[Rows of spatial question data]

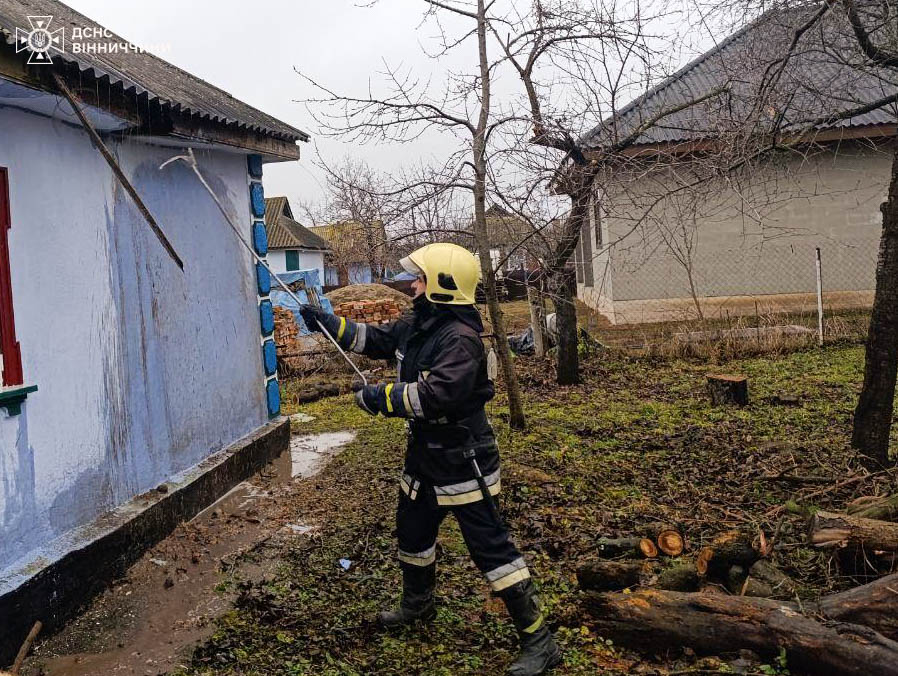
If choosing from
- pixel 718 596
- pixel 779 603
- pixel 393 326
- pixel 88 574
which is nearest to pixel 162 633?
pixel 88 574

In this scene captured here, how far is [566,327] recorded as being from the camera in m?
10.4

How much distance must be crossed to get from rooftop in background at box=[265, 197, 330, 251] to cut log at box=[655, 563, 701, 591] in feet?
103

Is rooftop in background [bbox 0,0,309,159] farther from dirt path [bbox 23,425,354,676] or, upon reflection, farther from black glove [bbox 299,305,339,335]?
dirt path [bbox 23,425,354,676]

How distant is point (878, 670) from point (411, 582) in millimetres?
2088

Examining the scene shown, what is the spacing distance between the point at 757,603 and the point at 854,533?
0.71m

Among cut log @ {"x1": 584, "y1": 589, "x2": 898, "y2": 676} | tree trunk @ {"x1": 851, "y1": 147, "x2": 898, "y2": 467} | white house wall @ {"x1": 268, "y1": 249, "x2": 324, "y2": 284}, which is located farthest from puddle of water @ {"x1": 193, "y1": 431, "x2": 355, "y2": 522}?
white house wall @ {"x1": 268, "y1": 249, "x2": 324, "y2": 284}

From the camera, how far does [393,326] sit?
413cm

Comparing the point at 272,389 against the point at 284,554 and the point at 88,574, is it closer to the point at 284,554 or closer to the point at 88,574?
the point at 284,554

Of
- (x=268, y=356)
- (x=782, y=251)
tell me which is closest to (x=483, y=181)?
(x=268, y=356)

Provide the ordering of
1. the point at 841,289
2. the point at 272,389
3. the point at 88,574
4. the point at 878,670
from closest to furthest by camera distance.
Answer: the point at 878,670 < the point at 88,574 < the point at 272,389 < the point at 841,289

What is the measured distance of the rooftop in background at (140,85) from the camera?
3824 millimetres

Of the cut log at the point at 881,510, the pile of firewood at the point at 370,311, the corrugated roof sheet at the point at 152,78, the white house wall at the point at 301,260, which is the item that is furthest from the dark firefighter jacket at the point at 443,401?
the white house wall at the point at 301,260

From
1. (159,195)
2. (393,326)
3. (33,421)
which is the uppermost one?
(159,195)

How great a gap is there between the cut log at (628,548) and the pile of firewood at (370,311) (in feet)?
41.8
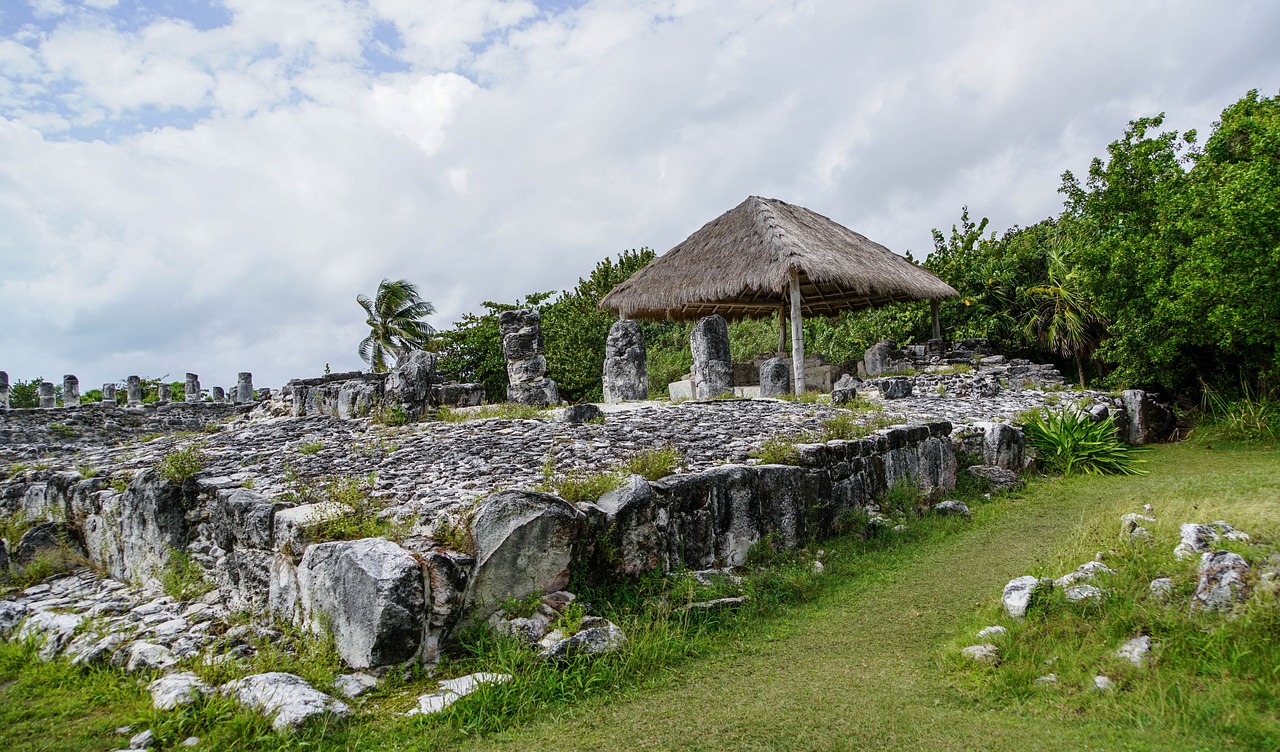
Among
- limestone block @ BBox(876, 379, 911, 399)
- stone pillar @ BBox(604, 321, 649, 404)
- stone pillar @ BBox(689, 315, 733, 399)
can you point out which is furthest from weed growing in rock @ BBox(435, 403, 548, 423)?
limestone block @ BBox(876, 379, 911, 399)

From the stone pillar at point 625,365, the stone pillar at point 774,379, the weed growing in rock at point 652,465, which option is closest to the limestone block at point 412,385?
the stone pillar at point 625,365

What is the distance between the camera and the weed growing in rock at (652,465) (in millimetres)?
5582

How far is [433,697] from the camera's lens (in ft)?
12.2

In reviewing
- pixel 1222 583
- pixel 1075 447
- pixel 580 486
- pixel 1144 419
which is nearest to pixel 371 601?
pixel 580 486

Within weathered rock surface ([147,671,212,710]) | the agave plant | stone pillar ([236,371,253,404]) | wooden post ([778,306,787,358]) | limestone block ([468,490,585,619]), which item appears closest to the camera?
weathered rock surface ([147,671,212,710])

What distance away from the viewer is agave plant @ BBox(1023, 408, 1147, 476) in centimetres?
967

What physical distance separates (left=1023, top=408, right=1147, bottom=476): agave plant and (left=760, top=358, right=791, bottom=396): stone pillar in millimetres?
3762

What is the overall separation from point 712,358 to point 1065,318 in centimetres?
871

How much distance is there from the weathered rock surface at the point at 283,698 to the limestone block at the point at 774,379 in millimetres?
9697

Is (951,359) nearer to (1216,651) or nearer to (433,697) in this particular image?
(1216,651)

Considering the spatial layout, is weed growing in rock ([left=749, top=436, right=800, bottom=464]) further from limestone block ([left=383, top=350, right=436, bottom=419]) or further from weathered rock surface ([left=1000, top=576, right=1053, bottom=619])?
limestone block ([left=383, top=350, right=436, bottom=419])

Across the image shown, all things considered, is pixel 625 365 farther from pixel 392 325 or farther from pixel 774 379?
pixel 392 325

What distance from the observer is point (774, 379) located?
41.7ft

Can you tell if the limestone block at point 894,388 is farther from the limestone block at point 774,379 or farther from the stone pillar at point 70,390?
the stone pillar at point 70,390
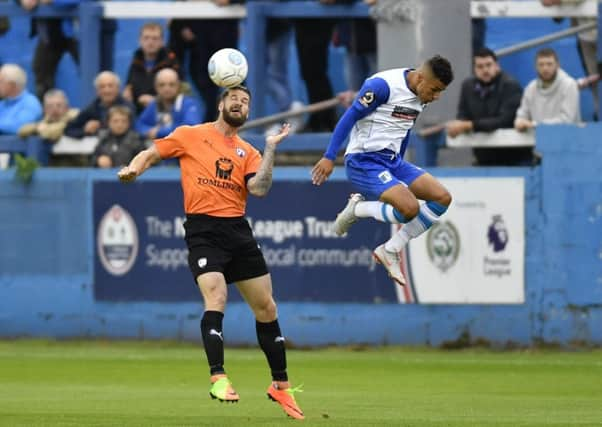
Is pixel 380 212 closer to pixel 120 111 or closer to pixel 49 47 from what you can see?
pixel 120 111

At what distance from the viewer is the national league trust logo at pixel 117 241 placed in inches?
748

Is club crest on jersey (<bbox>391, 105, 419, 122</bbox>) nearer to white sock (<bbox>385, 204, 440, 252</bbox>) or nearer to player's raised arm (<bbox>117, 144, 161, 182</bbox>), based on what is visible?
white sock (<bbox>385, 204, 440, 252</bbox>)

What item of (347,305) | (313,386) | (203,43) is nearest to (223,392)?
(313,386)

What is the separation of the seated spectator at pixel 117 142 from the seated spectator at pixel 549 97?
4422 millimetres

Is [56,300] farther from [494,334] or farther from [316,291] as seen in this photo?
[494,334]

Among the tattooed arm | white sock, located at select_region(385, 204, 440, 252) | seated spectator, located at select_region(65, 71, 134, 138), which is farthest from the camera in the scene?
seated spectator, located at select_region(65, 71, 134, 138)

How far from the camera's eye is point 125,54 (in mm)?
23203

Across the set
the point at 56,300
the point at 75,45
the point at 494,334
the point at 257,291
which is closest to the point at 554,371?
the point at 494,334

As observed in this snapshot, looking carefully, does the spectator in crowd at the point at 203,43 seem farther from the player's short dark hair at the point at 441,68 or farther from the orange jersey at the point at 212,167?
the orange jersey at the point at 212,167

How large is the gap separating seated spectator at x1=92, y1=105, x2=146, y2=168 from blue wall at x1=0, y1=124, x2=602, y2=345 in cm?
24

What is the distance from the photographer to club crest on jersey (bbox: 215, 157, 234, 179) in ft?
39.0

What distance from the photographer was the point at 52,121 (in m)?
19.8


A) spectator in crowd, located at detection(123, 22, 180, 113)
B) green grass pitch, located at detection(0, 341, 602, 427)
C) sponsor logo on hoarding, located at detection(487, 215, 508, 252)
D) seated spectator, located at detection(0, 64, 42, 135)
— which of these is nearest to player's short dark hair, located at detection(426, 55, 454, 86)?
green grass pitch, located at detection(0, 341, 602, 427)

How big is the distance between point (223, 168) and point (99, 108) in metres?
8.06
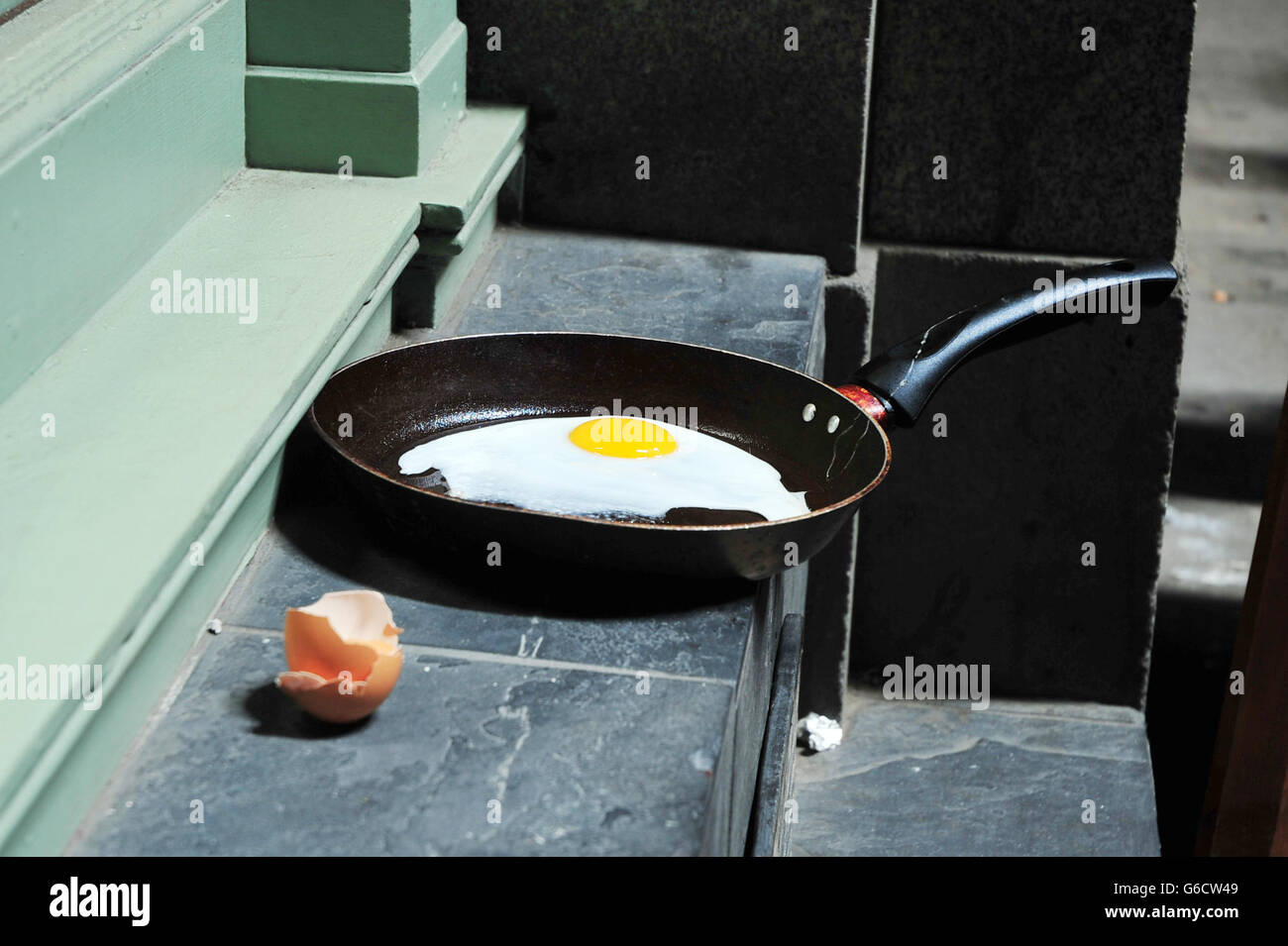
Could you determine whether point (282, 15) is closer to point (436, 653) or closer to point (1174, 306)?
point (436, 653)

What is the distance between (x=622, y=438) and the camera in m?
1.85

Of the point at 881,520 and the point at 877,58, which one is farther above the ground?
the point at 877,58

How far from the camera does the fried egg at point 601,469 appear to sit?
172 cm

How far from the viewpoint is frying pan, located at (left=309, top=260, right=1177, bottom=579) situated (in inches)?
65.3

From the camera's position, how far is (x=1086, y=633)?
2980 mm

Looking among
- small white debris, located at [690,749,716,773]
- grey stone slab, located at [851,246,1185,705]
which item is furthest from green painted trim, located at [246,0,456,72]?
small white debris, located at [690,749,716,773]

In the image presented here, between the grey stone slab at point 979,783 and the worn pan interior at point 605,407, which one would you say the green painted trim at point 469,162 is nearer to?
the worn pan interior at point 605,407

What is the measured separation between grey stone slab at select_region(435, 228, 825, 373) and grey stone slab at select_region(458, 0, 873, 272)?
66 millimetres

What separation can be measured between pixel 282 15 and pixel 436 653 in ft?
3.92

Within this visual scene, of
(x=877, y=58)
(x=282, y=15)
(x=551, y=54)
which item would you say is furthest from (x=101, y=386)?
(x=877, y=58)

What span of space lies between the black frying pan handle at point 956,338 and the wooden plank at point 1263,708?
528 mm
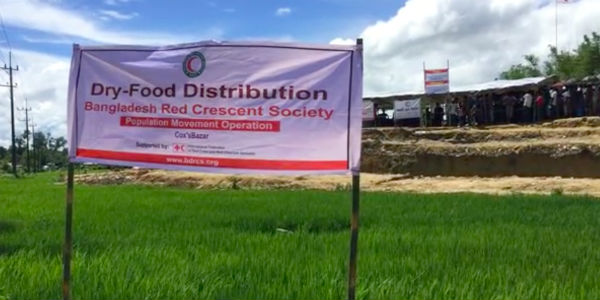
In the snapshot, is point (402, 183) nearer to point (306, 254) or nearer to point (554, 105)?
point (554, 105)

» **YOUR OBJECTIVE**: Rewrite the material above, replacing every occurrence of "camera" with "viewer" and leaving all else unchanged. Omit the pictures.

» **THE ANSWER**:
If choosing from
- pixel 718 596
- pixel 779 603
- pixel 393 326
- pixel 88 574
which is nearest to pixel 162 633?
pixel 88 574

In this scene captured here, how far is [566,327] recorded as being from the viewer in m?
10.4

How much distance must be crossed to get from rooftop in background at box=[265, 197, 330, 251] to cut log at box=[655, 563, 701, 591] in feet?
103

Is rooftop in background [bbox 0,0,309,159] farther from dirt path [bbox 23,425,354,676] or, upon reflection, farther from black glove [bbox 299,305,339,335]?
dirt path [bbox 23,425,354,676]

How distant is point (878, 670) from point (411, 582) in millimetres?
2088

Examining the scene shown, what is the spacing distance between the point at 757,603 and the point at 854,533?
0.71m

Among cut log @ {"x1": 584, "y1": 589, "x2": 898, "y2": 676} | tree trunk @ {"x1": 851, "y1": 147, "x2": 898, "y2": 467} | white house wall @ {"x1": 268, "y1": 249, "x2": 324, "y2": 284}, which is located farthest from puddle of water @ {"x1": 193, "y1": 431, "x2": 355, "y2": 522}?
white house wall @ {"x1": 268, "y1": 249, "x2": 324, "y2": 284}

From the viewer, how far does [393,326] sit?
413cm

Comparing the point at 272,389 against the point at 284,554 and the point at 88,574, is it closer to the point at 284,554 or closer to the point at 88,574?
the point at 284,554

Of
- (x=268, y=356)
- (x=782, y=251)
tell me which is closest to (x=483, y=181)?
(x=268, y=356)

Provide the ordering of
1. the point at 841,289
2. the point at 272,389
3. the point at 88,574
4. the point at 878,670
from closest to furthest by viewer distance.
Answer: the point at 878,670 < the point at 88,574 < the point at 272,389 < the point at 841,289

What is the measured distance of the rooftop in background at (140,85) from the viewer?
3824 millimetres

Of the cut log at the point at 881,510, the pile of firewood at the point at 370,311, the corrugated roof sheet at the point at 152,78, the white house wall at the point at 301,260, which is the item that is furthest from the dark firefighter jacket at the point at 443,401?
the white house wall at the point at 301,260

From
1. (159,195)
2. (393,326)
3. (33,421)
which is the uppermost one?
(159,195)

How great a gap is there between the cut log at (628,548) and the pile of firewood at (370,311) (in feet)?
41.8
Among
- limestone block @ BBox(876, 379, 911, 399)
- stone pillar @ BBox(604, 321, 649, 404)
- stone pillar @ BBox(689, 315, 733, 399)
can you point out which is furthest from weed growing in rock @ BBox(435, 403, 548, 423)?
limestone block @ BBox(876, 379, 911, 399)

From the stone pillar at point 625,365, the stone pillar at point 774,379, the weed growing in rock at point 652,465, which option is closest to the limestone block at point 412,385?
the stone pillar at point 625,365

What is the distance between the viewer and the weed growing in rock at (652,465) (in millimetres)?
5582

How far is [433,697] from the viewer's lens (in ft)?
12.2

In reviewing
- pixel 1222 583
- pixel 1075 447
- pixel 580 486
- pixel 1144 419
which is nearest to pixel 371 601?
pixel 580 486

Within weathered rock surface ([147,671,212,710]) | the agave plant | stone pillar ([236,371,253,404]) | wooden post ([778,306,787,358]) | limestone block ([468,490,585,619]), which item appears closest to the viewer?
weathered rock surface ([147,671,212,710])

What distance away from the viewer is agave plant @ BBox(1023, 408, 1147, 476) in centimetres?
967

What physical distance separates (left=1023, top=408, right=1147, bottom=476): agave plant and (left=760, top=358, right=791, bottom=396): stone pillar in millimetres?
3762

What is the overall separation from point 712,358 to point 1065,318 in centimetres?
871

How much distance is there from the weathered rock surface at the point at 283,698 to the limestone block at the point at 774,379 in millimetres?
9697

Is (951,359) nearer to (1216,651) or nearer to (433,697) in this particular image?
(1216,651)

Considering the spatial layout, is weed growing in rock ([left=749, top=436, right=800, bottom=464]) further from limestone block ([left=383, top=350, right=436, bottom=419]) or further from weathered rock surface ([left=1000, top=576, right=1053, bottom=619])?
limestone block ([left=383, top=350, right=436, bottom=419])

Across the image shown, all things considered, is pixel 625 365 farther from pixel 392 325 or farther from pixel 774 379?
pixel 392 325

What distance from the observer is point (774, 379) located?
41.7ft

Can you tell if the limestone block at point 894,388 is farther from the limestone block at point 774,379 or farther from the stone pillar at point 70,390?
the stone pillar at point 70,390
Is pixel 380 212 closer to pixel 120 111 or closer to pixel 49 47 from what you can see?
pixel 120 111

At what distance from the viewer is the national league trust logo at pixel 117 241 placed in inches?
748

Is club crest on jersey (<bbox>391, 105, 419, 122</bbox>) nearer to white sock (<bbox>385, 204, 440, 252</bbox>) or nearer to player's raised arm (<bbox>117, 144, 161, 182</bbox>), based on what is visible?
white sock (<bbox>385, 204, 440, 252</bbox>)

What item of (347,305) | (313,386) | (203,43) is nearest to (223,392)?
(313,386)

What is the separation of the seated spectator at pixel 117 142 from the seated spectator at pixel 549 97?
4422 millimetres

Is [56,300] farther from [494,334] or farther from [316,291] as seen in this photo?
[494,334]

Among the tattooed arm | white sock, located at select_region(385, 204, 440, 252) | seated spectator, located at select_region(65, 71, 134, 138), which is farthest from the viewer in the scene?
seated spectator, located at select_region(65, 71, 134, 138)

How far from the viewer's eye is point 125,54 (in mm)?
23203

Across the set
the point at 56,300
the point at 75,45
the point at 494,334
the point at 257,291
which is closest to the point at 554,371?
the point at 494,334

As observed in this snapshot, looking carefully, does the spectator in crowd at the point at 203,43 seem farther from the player's short dark hair at the point at 441,68 or farther from the orange jersey at the point at 212,167?
the orange jersey at the point at 212,167

How large is the gap separating seated spectator at x1=92, y1=105, x2=146, y2=168 from blue wall at x1=0, y1=124, x2=602, y2=345 in cm?
24

What is the distance from the photographer to club crest on jersey (bbox: 215, 157, 234, 179) in ft?
39.0

What distance from the photographer was the point at 52,121 (in m)?
19.8


A) spectator in crowd, located at detection(123, 22, 180, 113)
B) green grass pitch, located at detection(0, 341, 602, 427)
C) sponsor logo on hoarding, located at detection(487, 215, 508, 252)
D) seated spectator, located at detection(0, 64, 42, 135)
— which of these is nearest to player's short dark hair, located at detection(426, 55, 454, 86)?
green grass pitch, located at detection(0, 341, 602, 427)

How big is the distance between point (223, 168) and point (99, 108) in metres?
8.06
Could you determine whether point (282, 15) is closer to point (436, 653) or closer to point (1174, 306)?
point (436, 653)

What is the distance between (x=622, y=438) and the viewer in m?
1.85

Of the point at 881,520 and the point at 877,58, which one is farther above the ground?
the point at 877,58

How far from the viewer does the fried egg at point 601,469 appear to sit?
172 cm

How far from the viewpoint is frying pan, located at (left=309, top=260, right=1177, bottom=579) situated (in inches)?
65.3

From the viewer's position, how far is (x=1086, y=633)?
2980 mm

Looking among
- small white debris, located at [690,749,716,773]
- grey stone slab, located at [851,246,1185,705]
which item is furthest from green painted trim, located at [246,0,456,72]?
small white debris, located at [690,749,716,773]

In the image presented here, between the grey stone slab at point 979,783 and the worn pan interior at point 605,407, which one would you say the green painted trim at point 469,162 is nearer to?
the worn pan interior at point 605,407

What is the measured separation between grey stone slab at select_region(435, 228, 825, 373) and grey stone slab at select_region(458, 0, 873, 272)?
66 millimetres

What separation can be measured between pixel 282 15 and pixel 436 653 in ft?
3.92

Within this visual scene, of
(x=877, y=58)
(x=282, y=15)
(x=551, y=54)
which item would you say is furthest from (x=101, y=386)?
(x=877, y=58)

What span of space lies between the black frying pan handle at point 956,338 and the wooden plank at point 1263,708?
528 mm
In the snapshot, is point (402, 183) nearer to point (306, 254) or nearer to point (554, 105)?
point (554, 105)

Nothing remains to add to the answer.